Requirements:
A - Answer these from the contract excerpt on audits and record access:
(i) In what language must the Company's financial reports and the audit report be prepared?
(ii) Under the laws of which state do the Parties hold rights as members of the Company?
(iii) What may the independent third party accountant report to the requesting Party?
B - Rewrite the contract excerpt on audits and record access between "8.2 Financial Reports;" and "records of the Company.", inclusive, with "fiscal year" replaced by "calendar year".

Provided passage:

8.2 Financial Reports; Audit. At the end of each fiscal year, the financial
records of the Company shall be audited at the Company's expense by a firm of
independent certified public accountants of international reputation to be
selected by the Parties, as auditor of the Company. The financial reports
prepared by the Company and the audit report prepared by these accountants shall
be in English. The Parties, each at its own expense, reserve the right to have
an annual review and audit made by an outside accounting firm of its own choice
of: (i) the audit prepared by the auditor of the Company; and (ii) the
underlying records of the Company.
8.3 Access to Books and Records. In addition to any other rights they may
have under the laws of the State of Nevada as members of the Company, the
Parties each shall have the right to verify any information pertinent to this
Agreement. Upon written request by either Party from time to time, the Company
shall provide to an independent third party accountant selected by the Party
making the request, at reasonable times during normal business hours, subject to
the receipt by the Company of an appropriate confidentiality agreement signed by
such accountant, access to the Company's books, records and accounts relating to
this Agreement, except as such access may be prohibited by law or presently
existing third party confidentiality agreements. Such independent third party
accountant shall thereupon have the right to make copies of and abstracts from
such books, records and accounts, at the requesting Party's expense, which
copies may be removed from the premises of the Company and retained by such
accountant, subject to the terms of the confidentiality agreement signed by such
accountant. It is agreed that such accountant may report to the requesting Party
only its conclusions resulting from such accountant's review of the Company's
data, and nothing else.

(Excerpts from a spatial dataset)
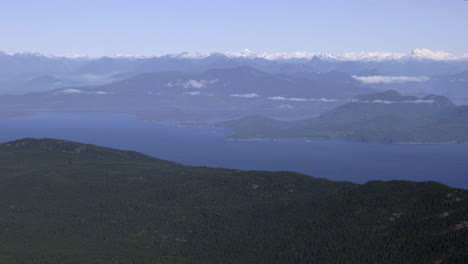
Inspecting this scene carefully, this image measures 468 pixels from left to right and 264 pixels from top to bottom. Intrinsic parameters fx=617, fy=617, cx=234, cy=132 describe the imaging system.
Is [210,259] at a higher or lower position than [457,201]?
lower

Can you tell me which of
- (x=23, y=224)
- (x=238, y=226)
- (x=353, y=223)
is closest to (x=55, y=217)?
(x=23, y=224)

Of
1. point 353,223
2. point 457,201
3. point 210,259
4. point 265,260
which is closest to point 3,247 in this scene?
point 210,259

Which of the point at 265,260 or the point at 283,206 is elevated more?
the point at 283,206

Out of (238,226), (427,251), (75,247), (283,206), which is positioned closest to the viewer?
(427,251)

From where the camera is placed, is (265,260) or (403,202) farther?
(403,202)

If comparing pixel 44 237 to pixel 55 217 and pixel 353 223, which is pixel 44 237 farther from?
pixel 353 223

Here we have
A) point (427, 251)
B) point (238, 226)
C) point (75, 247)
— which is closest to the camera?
point (427, 251)

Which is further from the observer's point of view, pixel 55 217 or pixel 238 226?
pixel 55 217

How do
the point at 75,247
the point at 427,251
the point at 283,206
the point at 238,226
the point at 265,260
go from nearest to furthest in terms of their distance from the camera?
1. the point at 427,251
2. the point at 265,260
3. the point at 75,247
4. the point at 238,226
5. the point at 283,206

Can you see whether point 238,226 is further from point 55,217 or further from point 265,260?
point 55,217
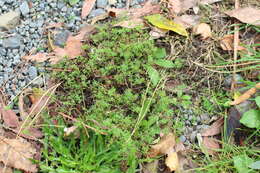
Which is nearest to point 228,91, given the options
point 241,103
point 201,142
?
point 241,103

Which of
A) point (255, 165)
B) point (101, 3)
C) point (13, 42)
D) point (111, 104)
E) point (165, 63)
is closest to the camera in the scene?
point (255, 165)

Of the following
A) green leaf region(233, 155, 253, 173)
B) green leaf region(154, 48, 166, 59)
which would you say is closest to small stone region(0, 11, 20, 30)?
green leaf region(154, 48, 166, 59)

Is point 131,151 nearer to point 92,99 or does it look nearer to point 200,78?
point 92,99

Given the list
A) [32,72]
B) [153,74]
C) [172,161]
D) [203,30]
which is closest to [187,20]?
[203,30]

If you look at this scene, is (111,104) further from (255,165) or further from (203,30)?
(255,165)

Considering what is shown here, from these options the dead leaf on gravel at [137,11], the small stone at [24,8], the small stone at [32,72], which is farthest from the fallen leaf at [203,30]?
the small stone at [24,8]
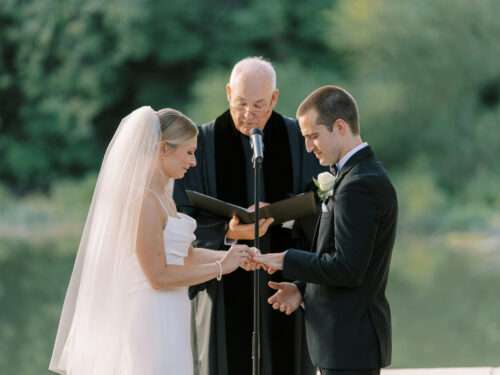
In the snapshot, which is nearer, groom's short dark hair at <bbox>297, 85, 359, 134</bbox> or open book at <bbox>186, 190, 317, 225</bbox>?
groom's short dark hair at <bbox>297, 85, 359, 134</bbox>

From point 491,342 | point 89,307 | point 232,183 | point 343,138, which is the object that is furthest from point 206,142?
point 491,342

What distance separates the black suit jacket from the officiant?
1197mm

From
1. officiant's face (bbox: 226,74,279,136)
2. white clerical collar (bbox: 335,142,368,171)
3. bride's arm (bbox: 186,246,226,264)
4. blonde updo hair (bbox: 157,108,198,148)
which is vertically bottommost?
bride's arm (bbox: 186,246,226,264)

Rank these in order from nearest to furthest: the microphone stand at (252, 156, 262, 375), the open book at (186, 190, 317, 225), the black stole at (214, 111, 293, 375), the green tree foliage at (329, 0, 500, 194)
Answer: the microphone stand at (252, 156, 262, 375), the open book at (186, 190, 317, 225), the black stole at (214, 111, 293, 375), the green tree foliage at (329, 0, 500, 194)

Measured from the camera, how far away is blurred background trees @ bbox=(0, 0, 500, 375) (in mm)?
20641

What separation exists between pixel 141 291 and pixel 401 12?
18.4 m

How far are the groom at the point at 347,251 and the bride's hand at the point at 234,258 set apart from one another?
1.03 ft

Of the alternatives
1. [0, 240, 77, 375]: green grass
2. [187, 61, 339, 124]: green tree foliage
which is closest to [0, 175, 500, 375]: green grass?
[0, 240, 77, 375]: green grass

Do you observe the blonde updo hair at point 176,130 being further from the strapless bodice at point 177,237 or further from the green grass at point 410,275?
the green grass at point 410,275

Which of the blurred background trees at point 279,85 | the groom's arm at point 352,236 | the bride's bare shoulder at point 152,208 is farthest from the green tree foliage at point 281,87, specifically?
the groom's arm at point 352,236

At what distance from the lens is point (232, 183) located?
4.82 metres

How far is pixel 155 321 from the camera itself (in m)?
3.64

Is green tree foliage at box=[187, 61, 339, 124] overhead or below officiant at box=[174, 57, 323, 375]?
overhead

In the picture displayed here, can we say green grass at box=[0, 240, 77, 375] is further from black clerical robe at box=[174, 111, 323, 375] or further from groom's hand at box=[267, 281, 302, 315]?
groom's hand at box=[267, 281, 302, 315]
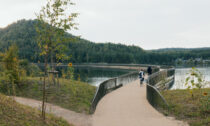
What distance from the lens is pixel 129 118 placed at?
9609mm

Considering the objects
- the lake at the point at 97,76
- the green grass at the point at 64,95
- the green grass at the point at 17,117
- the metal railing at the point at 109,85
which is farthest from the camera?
the lake at the point at 97,76

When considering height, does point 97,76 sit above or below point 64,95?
below

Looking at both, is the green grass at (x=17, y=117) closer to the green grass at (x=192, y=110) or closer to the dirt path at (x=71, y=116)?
the dirt path at (x=71, y=116)

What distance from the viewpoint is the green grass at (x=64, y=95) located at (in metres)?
11.9

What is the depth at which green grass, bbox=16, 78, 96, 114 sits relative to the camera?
1187cm

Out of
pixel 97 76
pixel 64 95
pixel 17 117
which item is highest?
pixel 17 117

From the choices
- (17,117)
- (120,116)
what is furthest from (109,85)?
(17,117)

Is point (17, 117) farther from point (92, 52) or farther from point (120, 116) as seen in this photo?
point (92, 52)

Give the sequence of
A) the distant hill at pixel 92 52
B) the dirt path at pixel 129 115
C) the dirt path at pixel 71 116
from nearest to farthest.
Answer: the dirt path at pixel 129 115 → the dirt path at pixel 71 116 → the distant hill at pixel 92 52

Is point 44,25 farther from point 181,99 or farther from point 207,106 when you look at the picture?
point 181,99

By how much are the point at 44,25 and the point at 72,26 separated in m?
0.95

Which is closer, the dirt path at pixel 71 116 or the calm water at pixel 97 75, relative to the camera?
the dirt path at pixel 71 116

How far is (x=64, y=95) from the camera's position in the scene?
13195 millimetres

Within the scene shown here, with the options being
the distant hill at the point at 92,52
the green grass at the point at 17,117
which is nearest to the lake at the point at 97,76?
the green grass at the point at 17,117
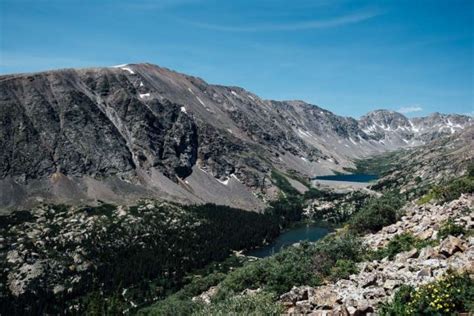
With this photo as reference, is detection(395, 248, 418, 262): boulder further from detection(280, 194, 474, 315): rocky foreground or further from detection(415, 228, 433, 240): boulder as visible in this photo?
detection(415, 228, 433, 240): boulder

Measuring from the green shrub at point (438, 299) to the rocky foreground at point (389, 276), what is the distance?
1.27 metres

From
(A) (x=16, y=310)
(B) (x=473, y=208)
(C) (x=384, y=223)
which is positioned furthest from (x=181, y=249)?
(B) (x=473, y=208)

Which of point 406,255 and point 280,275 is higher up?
point 406,255

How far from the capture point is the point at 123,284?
15312cm

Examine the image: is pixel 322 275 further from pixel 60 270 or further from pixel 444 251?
pixel 60 270

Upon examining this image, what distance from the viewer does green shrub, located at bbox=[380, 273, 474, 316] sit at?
18.5 metres

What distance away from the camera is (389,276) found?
2488 centimetres

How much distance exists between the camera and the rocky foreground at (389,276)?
2198 centimetres

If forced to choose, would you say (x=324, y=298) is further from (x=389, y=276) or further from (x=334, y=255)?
(x=334, y=255)

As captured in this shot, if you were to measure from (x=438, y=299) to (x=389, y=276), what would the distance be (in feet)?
20.8

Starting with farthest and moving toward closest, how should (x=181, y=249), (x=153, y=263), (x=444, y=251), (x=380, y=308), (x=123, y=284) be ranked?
(x=181, y=249) < (x=153, y=263) < (x=123, y=284) < (x=444, y=251) < (x=380, y=308)

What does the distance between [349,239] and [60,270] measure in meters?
151

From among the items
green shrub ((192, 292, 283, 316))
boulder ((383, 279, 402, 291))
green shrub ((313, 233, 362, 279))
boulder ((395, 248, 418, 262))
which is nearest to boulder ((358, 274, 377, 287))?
boulder ((383, 279, 402, 291))

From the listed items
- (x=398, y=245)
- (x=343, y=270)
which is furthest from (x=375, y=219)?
(x=343, y=270)
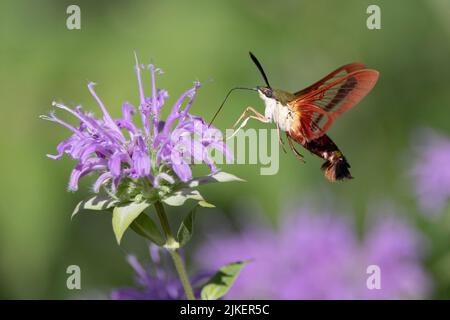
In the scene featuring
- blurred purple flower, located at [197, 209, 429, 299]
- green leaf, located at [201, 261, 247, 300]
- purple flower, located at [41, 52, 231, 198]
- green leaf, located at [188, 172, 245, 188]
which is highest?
purple flower, located at [41, 52, 231, 198]

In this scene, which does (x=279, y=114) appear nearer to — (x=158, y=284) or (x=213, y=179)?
(x=213, y=179)

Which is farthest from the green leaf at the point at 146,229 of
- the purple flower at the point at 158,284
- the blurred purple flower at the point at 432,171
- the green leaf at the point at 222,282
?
the blurred purple flower at the point at 432,171

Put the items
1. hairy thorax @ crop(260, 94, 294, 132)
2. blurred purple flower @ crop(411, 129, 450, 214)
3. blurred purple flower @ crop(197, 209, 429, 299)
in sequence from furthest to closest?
blurred purple flower @ crop(411, 129, 450, 214) → blurred purple flower @ crop(197, 209, 429, 299) → hairy thorax @ crop(260, 94, 294, 132)

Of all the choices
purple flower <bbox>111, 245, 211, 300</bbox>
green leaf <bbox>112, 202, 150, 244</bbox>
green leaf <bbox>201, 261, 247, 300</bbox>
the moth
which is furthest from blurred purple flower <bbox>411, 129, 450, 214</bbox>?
green leaf <bbox>112, 202, 150, 244</bbox>

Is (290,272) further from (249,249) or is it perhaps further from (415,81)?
(415,81)

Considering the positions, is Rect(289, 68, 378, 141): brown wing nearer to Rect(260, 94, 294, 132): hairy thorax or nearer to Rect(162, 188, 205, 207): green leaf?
Rect(260, 94, 294, 132): hairy thorax

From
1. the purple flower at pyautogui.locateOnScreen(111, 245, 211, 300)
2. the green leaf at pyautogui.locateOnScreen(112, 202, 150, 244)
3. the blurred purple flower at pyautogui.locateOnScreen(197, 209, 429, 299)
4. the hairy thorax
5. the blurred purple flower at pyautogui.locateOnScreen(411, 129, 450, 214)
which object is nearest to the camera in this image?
the green leaf at pyautogui.locateOnScreen(112, 202, 150, 244)
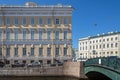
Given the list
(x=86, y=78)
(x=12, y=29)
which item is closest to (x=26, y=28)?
(x=12, y=29)

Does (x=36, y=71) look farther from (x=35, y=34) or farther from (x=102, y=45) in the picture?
(x=102, y=45)

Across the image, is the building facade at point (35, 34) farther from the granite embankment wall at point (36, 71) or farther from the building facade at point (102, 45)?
the building facade at point (102, 45)

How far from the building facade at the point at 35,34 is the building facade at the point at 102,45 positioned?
2256cm

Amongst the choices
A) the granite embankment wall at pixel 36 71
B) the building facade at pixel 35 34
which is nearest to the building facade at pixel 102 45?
the building facade at pixel 35 34

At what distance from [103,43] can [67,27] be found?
32.0m

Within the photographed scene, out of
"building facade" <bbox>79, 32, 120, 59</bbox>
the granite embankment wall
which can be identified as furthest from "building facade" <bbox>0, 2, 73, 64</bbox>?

Results for the exercise:
A -
(i) English.
(ii) The State of Nevada.
(iii) Only its conclusions resulting from its review of the Company's data, and nothing else.

B -
8.2 Financial Reports; Audit. At the end of each calendar year, the financial
records of the Company shall be audited at the Company's expense by a firm of
independent certified public accountants of international reputation to be
selected by the Parties, as auditor of the Company. The financial reports
prepared by the Company and the audit report prepared by these accountants shall
be in English. The Parties, each at its own expense, reserve the right to have
an annual review and audit made by an outside accounting firm of its own choice
of: (i) the audit prepared by the auditor of the Company; and (ii) the
underlying records of the Company.